Attualità

LIBERALMENTE CORRETTO – Un fenomeno in espansione: gli uffici giudiziari che gestiscono le aziende

di Michele Gelardi -


Il più grande gruppo aziendale italiano si chiama “amministrazione giudiziaria”. I gestori degli innumerevoli rami sono gli uomini d’affari più felici al mondo, poiché non rischiano di fallire gli obiettivi, essendo il fallimento il target prevedibile, se non previsto, della loro gestione. La celeste beatitudine di codesti amministratori non può essere turbata da alcun accidente: non sono gravati da alcun rischio d’impresa; il compenso delle loro impareggiabili prestazioni, con il corollario di prebende e benefit vari, è garantito in ogni caso; e non hanno alcun vincolo “conservativo”, potendo anche alienare rami d’azienda. Stiamo parlando dell’amministrazione giudiziaria che ubbidisce alla logica della prevenzione e riguarda aziende in vita, non già della curatela fallimentare che interviene “mortis causa”. Ci dobbiamo chiedere se tanta reale o supposta prevenzione sia giustificata, in uno Stato di diritto fondato sui valori della democrazia occidentale.
Dovrebbe essere ovvio che la prevenzione presuppone un pericolo e la misura restrittiva, personale o reale, si giustifica solo nel caso in cui il pericolo non possa essere altrimenti neutralizzato.

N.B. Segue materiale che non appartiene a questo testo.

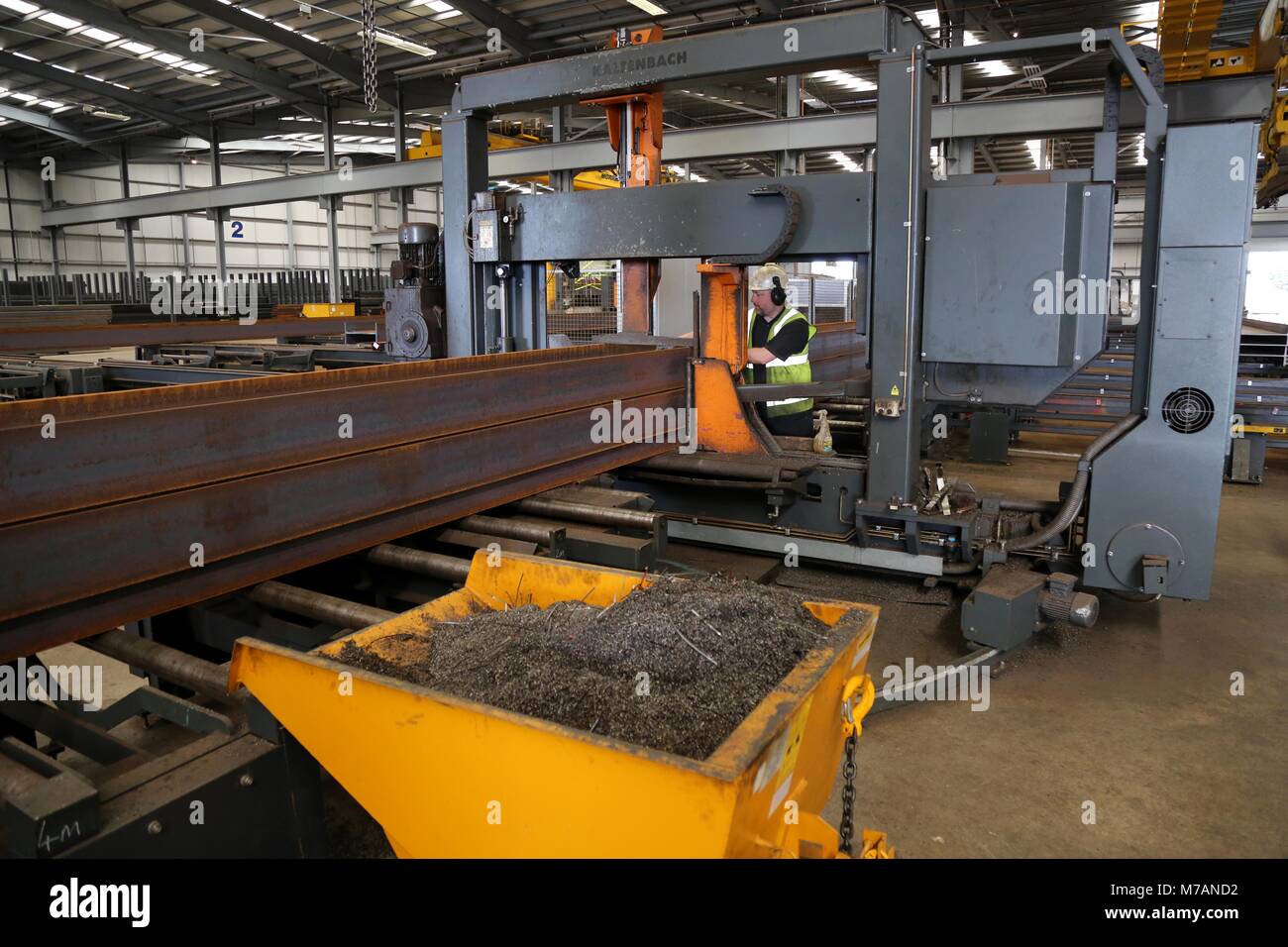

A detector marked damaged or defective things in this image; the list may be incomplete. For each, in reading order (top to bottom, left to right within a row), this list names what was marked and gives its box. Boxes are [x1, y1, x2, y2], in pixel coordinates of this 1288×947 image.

rusty steel beam [0, 316, 376, 353]
rusty steel beam [0, 342, 690, 659]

Come la carcerazione preventiva degli indagati dovrebbe essere disposta solo in limitatissimi casi estremi; così l’amministrazione giudiziaria di aziende in vita dovrebbe essere l’extrema ratio. Ma i fatti sono ben diversi. In Italia si va in carcere prima della sentenza definitiva e spesso da innocenti: allo stesso modo, le aziende vengono portate al dissesto da amministratori dell’ultima ora, per esigenze ”cautelari”. L’Italia è ammalata di prevenzione maligna, chiamata benevolmente “cautela”. Il morbo della “cautelite” miete molte vittime tra le persone, ma anche tra le aziende.
Non è difficile capire che il cambio coattivo dell’organo amministrativo è un trauma molto grande per la creatura vivente chiamata impresa, considerata negli uffici giudiziari alla stregua di una cosa inerte. Ad esempio, una scuderia di cavalli da corsa, gestita da professionisti del settore, ha un determinato valore; ma basta un mese di semplice rodaggio della nuova macchina gestionale, perché i cavalli diventino ronzini; il valore di quell’azienda in mano agli amministratori giudiziari si azzera immediatamente. Pressappoco la stessa cosa accade negli altri settori. Magari l’agonia è più lenta, ma l’esito prevedibile non è molto dissimile. L’amministratore giudiziario sarà pure un esperto di norme e procedure, ma è certo che non ha minimamente contribuito alla crescita di quella realtà aziendale nella quale viene catapultato ex abrupto. Anzi la sua totale estraneità alla dinamica storica di quell’impresa è una condizione essenziale per la nomina. Ebbene: non è stata certamente la preparazione teorica, bensì lo spirito pratico, diciamo pure il “naso” dell’imprenditore, ciò che ha permesso di sviluppare quella creatura vivente, che oggi deve essere governata da un esperto di carta. Come la pianificazione ex ante non può sostituire il successo di mercato, valutabile solo ex post; così l’esperto di programmi di carta non può sostituire il creatore dei successi di mercato, sperimentati nel tempo. È evidente poi che gli uffici giudiziari sono i meno adatti alla gestione degli affari economici, non foss’altro, per la lentezza delle procedure decisionali e l’impossibilità di assumere rischi imprenditoriali, in relazione alle mutevoli esigenze di mercato. E allora quali impellenti e cogenti esigenze “cautelari” possono giustificare un trauma siffatto per l’impresa e il lavoro? E perché mai un imprenditore non colpevole (presunto) deve essere estromesso dalla gestione della sua impresa? Emblematico il caso dell’ILVA: i Riva furono estromessi dalla gestione della propria azienda e l’amministrazione giudiziaria more solito condusse al dissesto una delle più grandi realtà lavorative d’Italia, aprendo la strada alla fallimentare gestione di Mittal. Ma a distanza di anni Il Giudice ha dichiarato che “il fatto non sussiste”; ergo non c’erano nemmeno le supposte esigenze cautelari.